# [DOCUMENT EXCERPT]

══════════════════════════════

Opinion

I’m not laughing: Lena Dunham’s disgusting voter-virginity comparison in Obama’s “First Time” ad

Exactly what “generation” is this woman speaking for?

I’ll be honest with you. Watching the new Obama Ad, “The First Time,” brought out feelings of disgust, anger, and utter annoyance. My initial response to the one-minute ad was a deep breath and a huge “UGH!”

The ad features Lena Durham, the 26-year-old actor, writer, and creator of the HBO’s sexually explicit series “Girls.” “Girls” debuted on April 15, 2012, telling the story of four white twenty-something friends who are living in NY, exploring sex and love, and pursuing their career ambitions. The show is inspired by and compared to HBO’s former hit drama “Sex in the city.”

“Girls” is a winner with feminist bloggers who praise it for being “honest.” While some critics dislike the show’s  awkward sex scenes, all-white leading ladies, and horrible plots, others see the TV series as an accurate portrayal of American, middle-class, intellectual feminist hipsters.

In the second episode, “Vagina Panic,” one of the girls, Jessa, realizes she’s pregnant and decides to schedule an abortion. Her friends gather at the health clinic to give her moral support, while Jessa skips her appointment and heads to a bar to get drunk off white Russians and hook up with a stranger. Later in the episode she gets her period, and the conflict is over. Mother Jones writer Maya Dusenbery  praised this episode for tackling abortion early on and making it more of a “casual” decision than a very difficult choice. She wrote:

The “casual” abortion? With this story line, sprung in just the second episode, the show breaks a cardinal rule of Hollywood: That abortion can rarely even be mentioned, let alone treated as anything less than the most difficult decision of a woman’s life. In reporting to her semi-boyfriend that she’s accompanying her friend to her abortion appointment, Dunham’s character Hannah says, “What was she going to do? Have a baby and take it to her babysitting job? That’s not realistic.” It’s a line that seems custom designed to elicit cheers from the feminist critics who groaned though Juno, rolled their eyes at the linguistic cowardice of Knocked Up, and hoped that the abortions recently portrayed on Friday Night Lights and Grey’s Anatomy might mark the dawn of a bold and honest new era.

══════════════════════════════

# [THE DATA]
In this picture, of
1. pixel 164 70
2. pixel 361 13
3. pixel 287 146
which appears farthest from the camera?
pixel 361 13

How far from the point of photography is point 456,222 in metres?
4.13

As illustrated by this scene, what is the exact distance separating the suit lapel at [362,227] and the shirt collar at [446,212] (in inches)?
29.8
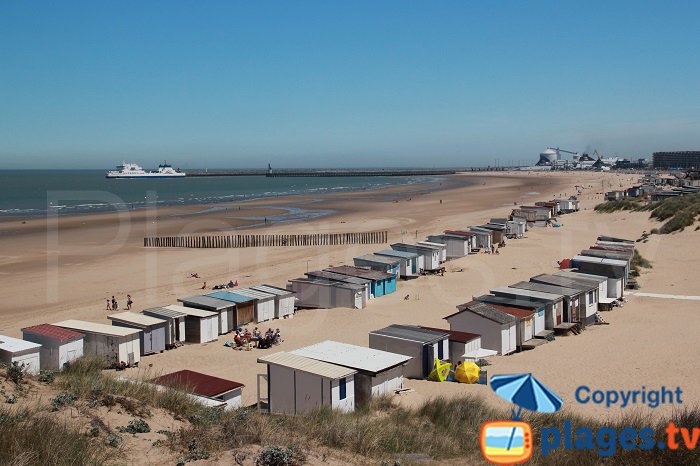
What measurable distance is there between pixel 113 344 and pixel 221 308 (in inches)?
175

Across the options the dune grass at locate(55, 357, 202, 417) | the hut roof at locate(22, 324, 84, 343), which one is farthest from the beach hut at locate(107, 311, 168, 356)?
the dune grass at locate(55, 357, 202, 417)

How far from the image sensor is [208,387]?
1372 cm

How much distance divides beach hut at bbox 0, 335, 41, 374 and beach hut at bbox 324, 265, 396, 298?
45.4 ft

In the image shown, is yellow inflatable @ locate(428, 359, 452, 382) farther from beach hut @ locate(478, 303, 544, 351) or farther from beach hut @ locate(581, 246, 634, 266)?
beach hut @ locate(581, 246, 634, 266)

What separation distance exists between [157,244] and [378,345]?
3110cm

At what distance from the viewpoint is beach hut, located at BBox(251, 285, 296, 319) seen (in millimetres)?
24508

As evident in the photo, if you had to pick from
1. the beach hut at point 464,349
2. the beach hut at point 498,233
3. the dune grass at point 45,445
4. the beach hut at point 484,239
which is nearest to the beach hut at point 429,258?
the beach hut at point 484,239

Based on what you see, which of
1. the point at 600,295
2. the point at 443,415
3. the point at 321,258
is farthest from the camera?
the point at 321,258

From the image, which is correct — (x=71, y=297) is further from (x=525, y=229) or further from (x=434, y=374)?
(x=525, y=229)

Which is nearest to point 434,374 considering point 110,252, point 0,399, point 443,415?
point 443,415

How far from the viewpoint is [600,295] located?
24188mm

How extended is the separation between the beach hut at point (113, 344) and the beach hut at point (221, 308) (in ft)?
11.0

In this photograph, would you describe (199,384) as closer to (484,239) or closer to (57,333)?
(57,333)

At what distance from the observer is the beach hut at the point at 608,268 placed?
83.3 feet
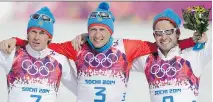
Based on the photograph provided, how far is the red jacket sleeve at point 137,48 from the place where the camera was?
3324 millimetres

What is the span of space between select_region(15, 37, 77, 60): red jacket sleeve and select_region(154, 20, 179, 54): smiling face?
544 mm

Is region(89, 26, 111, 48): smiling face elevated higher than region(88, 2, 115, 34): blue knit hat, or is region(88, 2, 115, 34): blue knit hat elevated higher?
region(88, 2, 115, 34): blue knit hat

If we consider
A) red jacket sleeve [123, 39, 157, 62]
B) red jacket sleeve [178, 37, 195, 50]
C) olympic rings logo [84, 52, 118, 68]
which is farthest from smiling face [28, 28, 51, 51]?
red jacket sleeve [178, 37, 195, 50]

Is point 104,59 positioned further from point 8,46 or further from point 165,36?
point 8,46

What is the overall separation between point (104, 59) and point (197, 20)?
638 millimetres

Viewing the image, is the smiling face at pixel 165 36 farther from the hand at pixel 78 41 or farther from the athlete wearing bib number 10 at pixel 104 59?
the hand at pixel 78 41

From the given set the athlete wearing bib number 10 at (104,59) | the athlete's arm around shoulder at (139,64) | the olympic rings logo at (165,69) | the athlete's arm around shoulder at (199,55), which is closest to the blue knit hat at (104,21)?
the athlete wearing bib number 10 at (104,59)

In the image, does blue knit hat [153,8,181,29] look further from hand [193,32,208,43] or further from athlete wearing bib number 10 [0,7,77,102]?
athlete wearing bib number 10 [0,7,77,102]

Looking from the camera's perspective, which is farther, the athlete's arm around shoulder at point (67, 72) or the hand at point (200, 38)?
the athlete's arm around shoulder at point (67, 72)

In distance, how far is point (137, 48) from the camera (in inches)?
132

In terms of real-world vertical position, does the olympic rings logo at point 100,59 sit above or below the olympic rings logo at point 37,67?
above

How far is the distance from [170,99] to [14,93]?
1.00 meters

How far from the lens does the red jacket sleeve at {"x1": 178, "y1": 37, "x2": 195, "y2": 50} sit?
131 inches

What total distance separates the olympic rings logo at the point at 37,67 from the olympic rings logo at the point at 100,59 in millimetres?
241
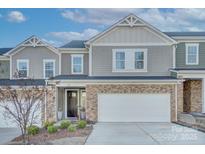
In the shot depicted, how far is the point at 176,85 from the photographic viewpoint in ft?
57.6

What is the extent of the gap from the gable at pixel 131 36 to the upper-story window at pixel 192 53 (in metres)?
1.49

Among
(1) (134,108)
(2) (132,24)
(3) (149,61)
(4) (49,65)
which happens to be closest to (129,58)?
(3) (149,61)

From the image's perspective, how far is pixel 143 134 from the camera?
13.5m

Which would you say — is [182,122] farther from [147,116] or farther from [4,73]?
[4,73]

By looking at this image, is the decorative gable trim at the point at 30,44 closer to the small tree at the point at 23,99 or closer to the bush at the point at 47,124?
the small tree at the point at 23,99

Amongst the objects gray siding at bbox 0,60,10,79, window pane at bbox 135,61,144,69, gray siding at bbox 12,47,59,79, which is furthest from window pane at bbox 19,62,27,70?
window pane at bbox 135,61,144,69

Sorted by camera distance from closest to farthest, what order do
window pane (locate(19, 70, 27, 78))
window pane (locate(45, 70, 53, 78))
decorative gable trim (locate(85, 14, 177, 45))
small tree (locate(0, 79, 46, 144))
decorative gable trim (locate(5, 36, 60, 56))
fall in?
small tree (locate(0, 79, 46, 144)) < window pane (locate(19, 70, 27, 78)) < decorative gable trim (locate(5, 36, 60, 56)) < window pane (locate(45, 70, 53, 78)) < decorative gable trim (locate(85, 14, 177, 45))

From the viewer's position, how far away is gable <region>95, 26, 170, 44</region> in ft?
60.6

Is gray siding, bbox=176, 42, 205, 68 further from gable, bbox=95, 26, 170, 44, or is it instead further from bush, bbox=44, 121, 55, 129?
bush, bbox=44, 121, 55, 129

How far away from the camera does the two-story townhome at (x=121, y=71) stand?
56.4 ft

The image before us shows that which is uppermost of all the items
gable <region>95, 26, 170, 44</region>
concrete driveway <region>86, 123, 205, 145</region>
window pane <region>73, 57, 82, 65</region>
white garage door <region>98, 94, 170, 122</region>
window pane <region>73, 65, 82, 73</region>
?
gable <region>95, 26, 170, 44</region>

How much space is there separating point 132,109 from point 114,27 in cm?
433

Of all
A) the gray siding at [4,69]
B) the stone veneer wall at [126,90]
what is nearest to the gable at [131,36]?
the stone veneer wall at [126,90]
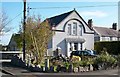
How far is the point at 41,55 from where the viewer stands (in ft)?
77.3

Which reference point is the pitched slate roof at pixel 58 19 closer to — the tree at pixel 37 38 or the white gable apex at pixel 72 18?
the white gable apex at pixel 72 18

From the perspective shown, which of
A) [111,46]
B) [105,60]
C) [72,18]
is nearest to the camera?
[105,60]

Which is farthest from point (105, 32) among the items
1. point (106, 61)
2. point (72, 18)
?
point (106, 61)

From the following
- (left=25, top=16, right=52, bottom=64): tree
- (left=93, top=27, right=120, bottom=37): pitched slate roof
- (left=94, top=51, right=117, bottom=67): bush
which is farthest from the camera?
(left=93, top=27, right=120, bottom=37): pitched slate roof

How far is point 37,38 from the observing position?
24031mm

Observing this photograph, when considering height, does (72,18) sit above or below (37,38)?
above

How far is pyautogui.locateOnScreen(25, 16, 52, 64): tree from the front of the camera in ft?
77.9

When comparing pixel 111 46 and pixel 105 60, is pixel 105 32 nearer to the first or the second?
pixel 111 46

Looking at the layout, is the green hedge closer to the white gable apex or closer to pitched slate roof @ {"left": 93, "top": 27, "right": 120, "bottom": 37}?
the white gable apex

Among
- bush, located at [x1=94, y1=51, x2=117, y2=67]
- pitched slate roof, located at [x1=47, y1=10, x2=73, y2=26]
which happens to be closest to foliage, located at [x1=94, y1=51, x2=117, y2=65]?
bush, located at [x1=94, y1=51, x2=117, y2=67]

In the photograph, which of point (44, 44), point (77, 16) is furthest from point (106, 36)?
point (44, 44)

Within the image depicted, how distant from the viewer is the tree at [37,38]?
2375 cm

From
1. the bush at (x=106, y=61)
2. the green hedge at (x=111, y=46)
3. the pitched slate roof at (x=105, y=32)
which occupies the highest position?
the pitched slate roof at (x=105, y=32)

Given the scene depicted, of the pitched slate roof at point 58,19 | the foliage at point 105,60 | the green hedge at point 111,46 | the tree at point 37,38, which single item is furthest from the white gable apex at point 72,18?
the foliage at point 105,60
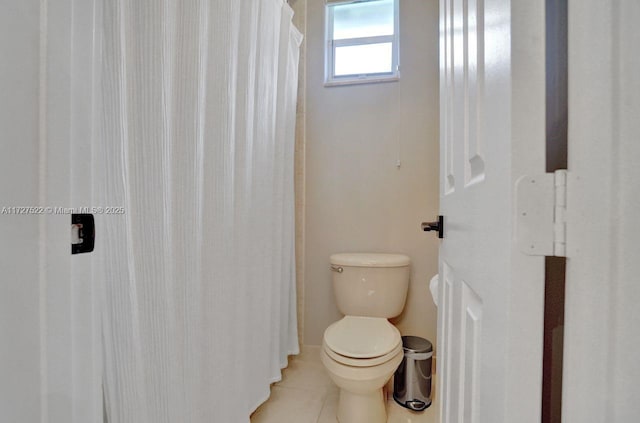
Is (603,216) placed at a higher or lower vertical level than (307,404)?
higher

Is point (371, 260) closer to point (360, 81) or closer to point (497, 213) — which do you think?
point (360, 81)

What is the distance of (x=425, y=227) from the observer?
3.12 ft

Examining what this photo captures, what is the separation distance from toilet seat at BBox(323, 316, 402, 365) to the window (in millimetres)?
1463

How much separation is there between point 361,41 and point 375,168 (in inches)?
33.7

══════════════════════════════

# [EXERCISE INSTRUCTIONS]
According to the opinion piece on Obama's "First Time" ad, on what date did the series "Girls" debut?

# [ANSWER BELOW]
April 15, 2012